Purpose : To detect multiple retina diseases, including age-related macular degeneration (AMD), diabetic retinopathy (DR), and glaucoma from fundus images using a probabilistic deep convolutional neural network (CNN) model and to evaluate the generalizability of the model.

Methods : We collected fundus photographs from patients with AMD, DR, and glaucoma, and healthy subjects from age-related eye disease studies (AREDS) dataset and multiple publicly available datasets. We developed a probabilistic deep learning model to detect four classes based on 12,418 images in the development dataset and validated the model based on two external datasets with 1305 and 600 images, respectively. The performance of the probabilistic model was compared with the conventional deep learning models.

Results : The probabilistic CNN model was developed using the ResNet152-V2 architecture. The area under the receiver operating characteristic (AUC) of the probabilistic model based on the internal testing, first, and second external datasets were 0.84 (CI: 0.82-0.86), 0.81 (0.79-0.84) and 0.81 (0.80-0.83), respectively. The AUC of the conventional CNN model based on the internal testing, first, and second external datasets were 0.94 (0.92-0.96), 0.85 (0.83-0.87), 0.86 (0.85-0.87), respectively (Fig. 1). The gradient class activation map (CAM) of the probabilistic CNN mode focused more on the macula region for AMD detection, blood vessel and hemorrhages for DR, and optic disc for glaucoma detection (Fig. 2).

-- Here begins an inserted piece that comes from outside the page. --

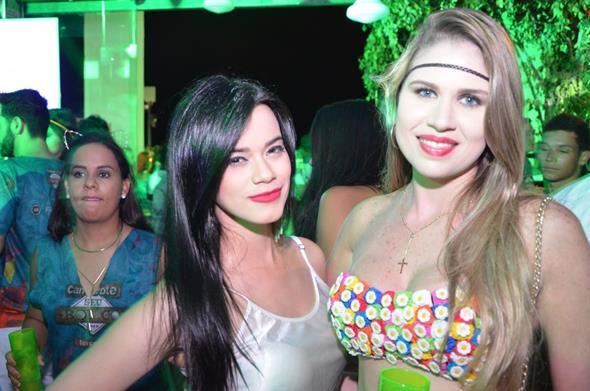 Adele Carvalho e Camila Cavalcanti. Crédito: Gil Alves/Divulgação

Conclusions : Probabilistic CNN models can detect multiple retina diseases with a high level of generalizability with a slight compromise in performance compared with conventional CNN model. The model focused more on retinal regions corresponding to pathologies related to the underlying disease. The probabilistic model however provides both the likelihood and uncertainty of prediction that may advance the integration of CNN models in clinical settings.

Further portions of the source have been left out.